Edição de março da revista
Radis/Fiocruz destaca risco do Brasil voltar ao Mapa da Fome.
Cícera João da Silva tem medo
de quase nada nesta vida. Aos 52 anos, lida com o roçado desde que se entende
por gente — primeiro, ajudando o pai com a enxada na plantação; depois,
cultivando a terra noite e dia para criar os três filhos de um casamento que
acabou ela nem lembra quando. Hoje, morando sozinha na casa de taipa com
rachaduras na parede onde pendura os retratos da família, não se assusta nem
mesmo com os ladrões, que agora intimidam a região e outro dia lhe roubaram as
galinhas que criava para vender na feira. Mas Dona Ciça, como é chamada pelos
vizinhos de Cachoeira de Pedra D´água, comunidade da pequena Massaranduba, no
interior da Paraíba, tem medo da fome.

TAREFA A FAZER: No trecho sobre o risco da fome, transcreva sem alterações a parte que abre com as palavras que contêm "Cícera João da" e fecha com "medo da fome.".

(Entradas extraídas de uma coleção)

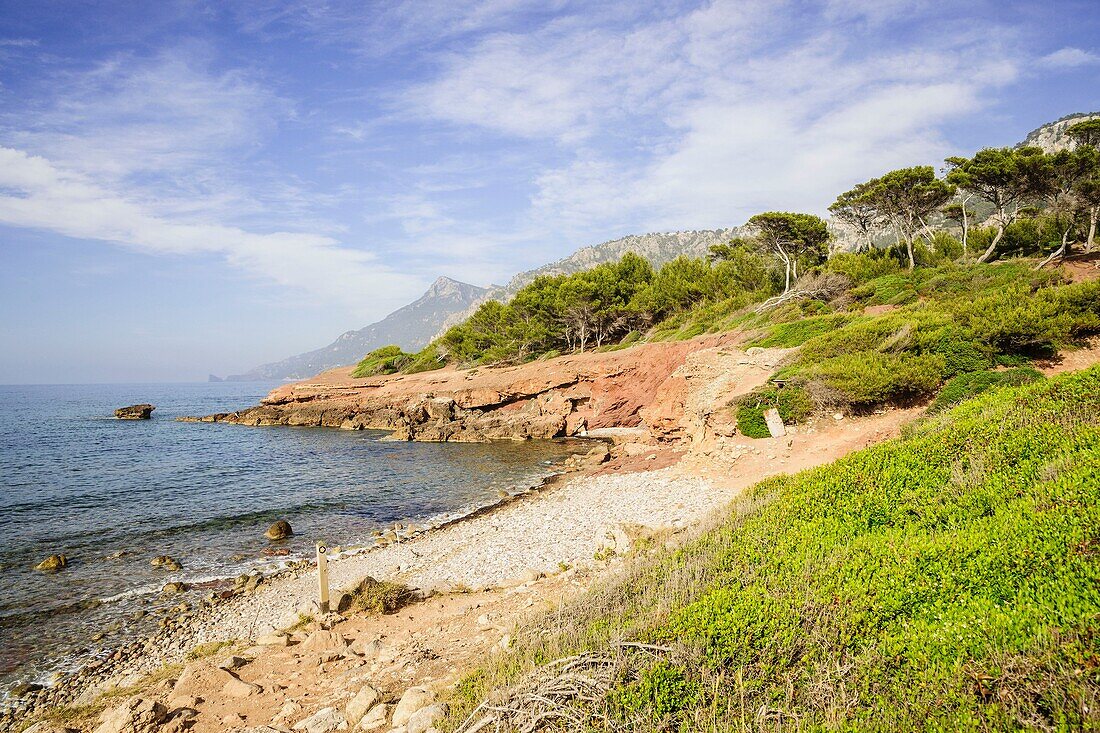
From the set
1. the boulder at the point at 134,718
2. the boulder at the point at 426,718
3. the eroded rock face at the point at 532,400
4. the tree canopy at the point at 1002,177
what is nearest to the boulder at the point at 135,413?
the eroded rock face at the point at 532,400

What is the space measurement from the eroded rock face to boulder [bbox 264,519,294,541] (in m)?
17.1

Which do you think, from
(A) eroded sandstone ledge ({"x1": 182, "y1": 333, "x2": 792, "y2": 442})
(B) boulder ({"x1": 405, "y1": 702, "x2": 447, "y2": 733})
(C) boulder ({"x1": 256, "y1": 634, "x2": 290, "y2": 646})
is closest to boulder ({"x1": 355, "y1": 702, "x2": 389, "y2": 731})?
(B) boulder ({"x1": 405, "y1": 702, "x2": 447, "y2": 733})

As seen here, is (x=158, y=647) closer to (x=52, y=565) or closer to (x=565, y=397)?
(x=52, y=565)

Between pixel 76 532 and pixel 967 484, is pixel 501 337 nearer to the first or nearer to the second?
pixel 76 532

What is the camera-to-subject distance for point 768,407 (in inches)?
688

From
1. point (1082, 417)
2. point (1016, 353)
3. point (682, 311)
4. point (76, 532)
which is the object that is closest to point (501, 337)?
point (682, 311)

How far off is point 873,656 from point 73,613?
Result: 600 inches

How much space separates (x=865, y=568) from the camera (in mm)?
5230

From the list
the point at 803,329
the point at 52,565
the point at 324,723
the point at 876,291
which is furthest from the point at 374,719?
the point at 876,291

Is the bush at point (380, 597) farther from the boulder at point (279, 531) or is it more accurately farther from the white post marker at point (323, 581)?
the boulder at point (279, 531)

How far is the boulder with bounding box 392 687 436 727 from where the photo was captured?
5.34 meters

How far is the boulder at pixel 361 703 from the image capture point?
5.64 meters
==
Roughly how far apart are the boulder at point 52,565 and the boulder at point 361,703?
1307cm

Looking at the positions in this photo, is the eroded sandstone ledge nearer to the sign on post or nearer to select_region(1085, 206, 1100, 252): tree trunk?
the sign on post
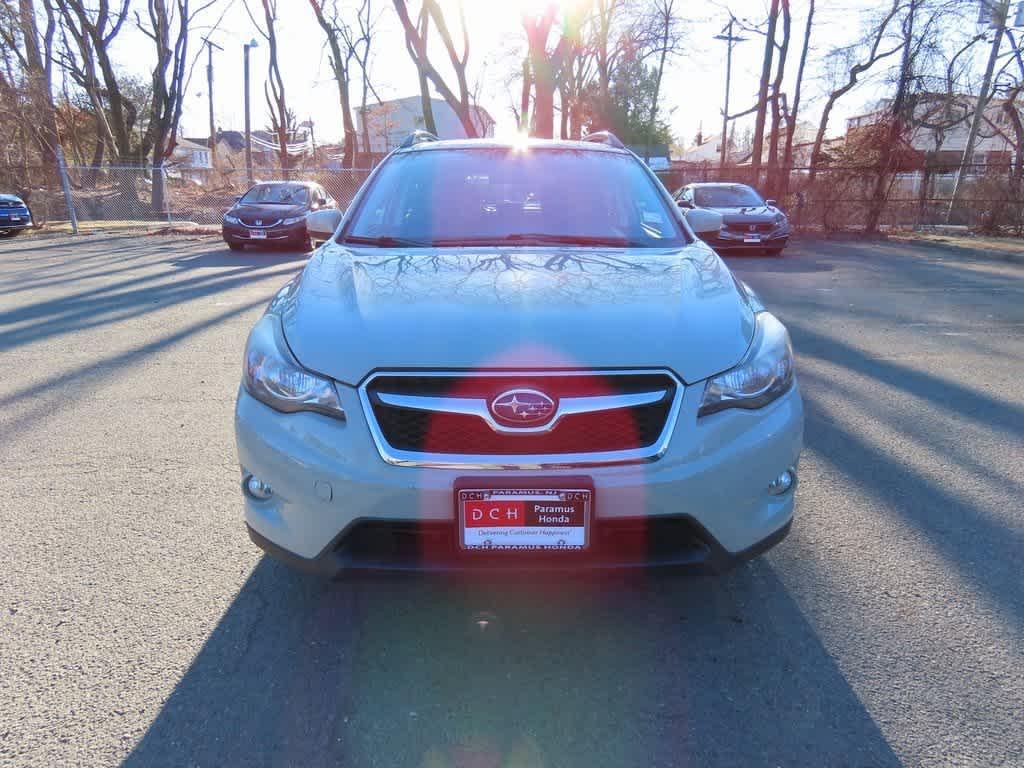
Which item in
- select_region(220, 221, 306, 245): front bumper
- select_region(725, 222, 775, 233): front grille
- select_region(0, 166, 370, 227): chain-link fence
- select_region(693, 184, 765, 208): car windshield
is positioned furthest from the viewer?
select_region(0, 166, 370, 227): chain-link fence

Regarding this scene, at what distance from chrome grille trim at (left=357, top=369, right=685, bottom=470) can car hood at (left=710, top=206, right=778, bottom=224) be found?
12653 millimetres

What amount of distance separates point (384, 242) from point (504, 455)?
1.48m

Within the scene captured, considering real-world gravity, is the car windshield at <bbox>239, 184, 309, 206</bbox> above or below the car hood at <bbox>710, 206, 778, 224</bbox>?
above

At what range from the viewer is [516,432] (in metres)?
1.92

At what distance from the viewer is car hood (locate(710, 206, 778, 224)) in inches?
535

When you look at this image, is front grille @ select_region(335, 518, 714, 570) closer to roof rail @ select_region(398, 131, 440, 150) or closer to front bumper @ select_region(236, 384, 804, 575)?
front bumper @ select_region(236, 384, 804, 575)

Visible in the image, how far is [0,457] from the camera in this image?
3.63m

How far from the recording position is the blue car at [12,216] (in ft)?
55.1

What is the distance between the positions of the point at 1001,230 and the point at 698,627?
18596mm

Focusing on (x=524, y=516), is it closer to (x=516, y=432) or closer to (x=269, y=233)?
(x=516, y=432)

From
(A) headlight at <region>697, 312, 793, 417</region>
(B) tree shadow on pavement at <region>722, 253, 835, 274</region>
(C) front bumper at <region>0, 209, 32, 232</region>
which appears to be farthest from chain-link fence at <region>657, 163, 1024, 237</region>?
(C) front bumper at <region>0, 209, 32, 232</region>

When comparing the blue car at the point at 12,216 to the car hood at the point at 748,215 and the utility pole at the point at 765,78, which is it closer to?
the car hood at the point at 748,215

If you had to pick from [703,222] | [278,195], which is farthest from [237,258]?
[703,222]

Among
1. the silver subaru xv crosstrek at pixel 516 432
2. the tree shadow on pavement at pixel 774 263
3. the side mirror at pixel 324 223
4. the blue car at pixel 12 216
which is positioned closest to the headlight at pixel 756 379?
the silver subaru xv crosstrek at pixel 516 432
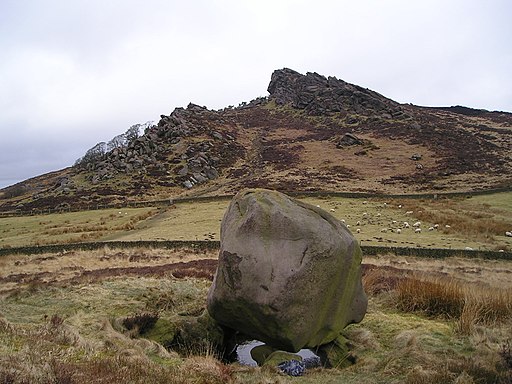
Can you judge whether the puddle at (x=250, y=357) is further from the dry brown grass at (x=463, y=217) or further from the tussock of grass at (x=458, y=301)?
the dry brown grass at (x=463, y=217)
--
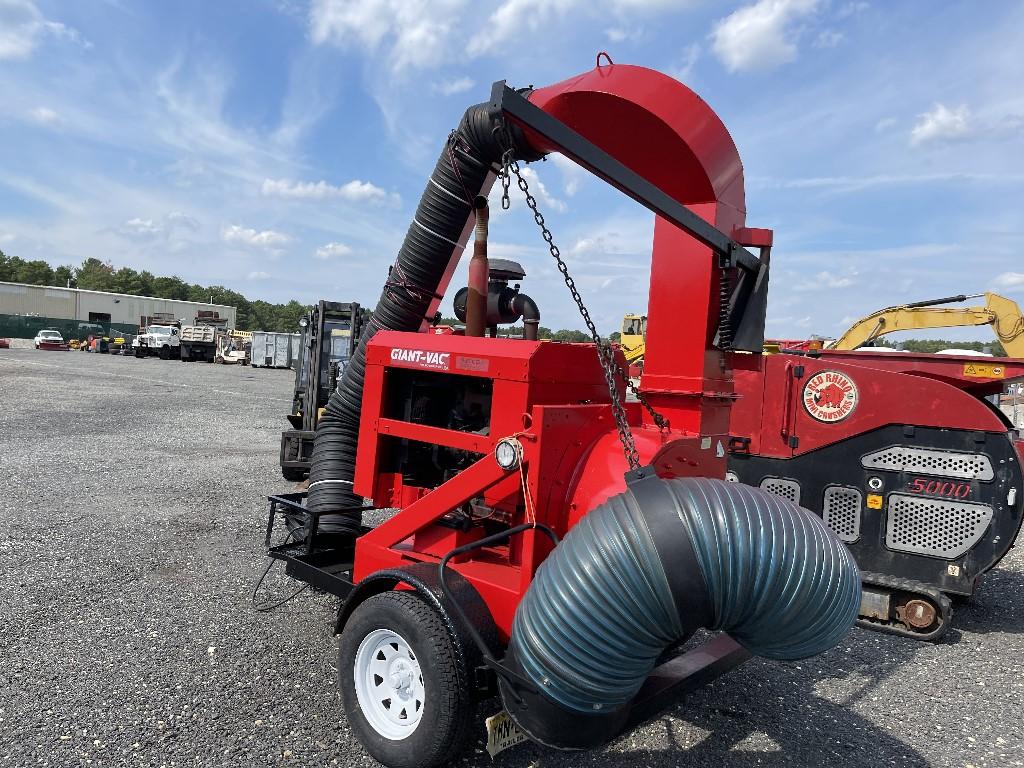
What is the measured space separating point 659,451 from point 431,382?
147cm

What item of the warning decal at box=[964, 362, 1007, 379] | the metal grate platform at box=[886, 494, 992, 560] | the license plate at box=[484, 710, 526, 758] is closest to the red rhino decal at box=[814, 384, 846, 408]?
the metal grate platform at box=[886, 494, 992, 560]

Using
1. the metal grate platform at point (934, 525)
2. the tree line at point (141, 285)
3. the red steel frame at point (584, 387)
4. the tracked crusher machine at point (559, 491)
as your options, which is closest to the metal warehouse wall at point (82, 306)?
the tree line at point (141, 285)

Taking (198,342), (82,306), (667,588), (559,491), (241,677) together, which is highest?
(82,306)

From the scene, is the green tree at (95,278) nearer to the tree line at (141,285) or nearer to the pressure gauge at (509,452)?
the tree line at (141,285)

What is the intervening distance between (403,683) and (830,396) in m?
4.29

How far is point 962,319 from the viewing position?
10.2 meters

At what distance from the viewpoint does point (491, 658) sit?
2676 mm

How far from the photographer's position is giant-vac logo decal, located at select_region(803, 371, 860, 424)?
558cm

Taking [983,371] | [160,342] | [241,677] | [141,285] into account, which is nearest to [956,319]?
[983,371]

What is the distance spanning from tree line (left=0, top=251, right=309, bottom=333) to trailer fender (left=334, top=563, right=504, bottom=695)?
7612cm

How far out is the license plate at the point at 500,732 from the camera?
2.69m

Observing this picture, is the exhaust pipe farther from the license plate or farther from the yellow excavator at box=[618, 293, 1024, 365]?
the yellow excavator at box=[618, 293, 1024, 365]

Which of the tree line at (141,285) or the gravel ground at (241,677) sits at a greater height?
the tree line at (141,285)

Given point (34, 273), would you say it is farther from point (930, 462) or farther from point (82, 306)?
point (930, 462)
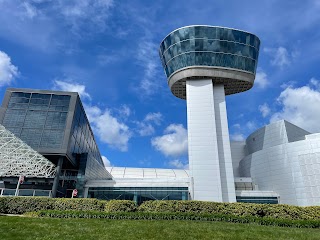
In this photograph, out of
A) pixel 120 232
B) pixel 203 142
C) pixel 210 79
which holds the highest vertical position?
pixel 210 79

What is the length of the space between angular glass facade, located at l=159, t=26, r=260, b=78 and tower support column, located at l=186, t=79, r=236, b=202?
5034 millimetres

RESULTADO DO EXERCÍCIO:
Cícera João da Silva tem medo
de quase nada nesta vida. Aos 52 anos, lida com o roçado desde que se entende
por gente — primeiro, ajudando o pai com a enxada na plantação; depois,
cultivando a terra noite e dia para criar os três filhos de um casamento que
acabou ela nem lembra quando. Hoje, morando sozinha na casa de taipa com
rachaduras na parede onde pendura os retratos da família, não se assusta nem
mesmo com os ladrões, que agora intimidam a região e outro dia lhe roubaram as
galinhas que criava para vender na feira. Mas Dona Ciça, como é chamada pelos
vizinhos de Cachoeira de Pedra D´água, comunidade da pequena Massaranduba, no
interior da Paraíba, tem medo da fome.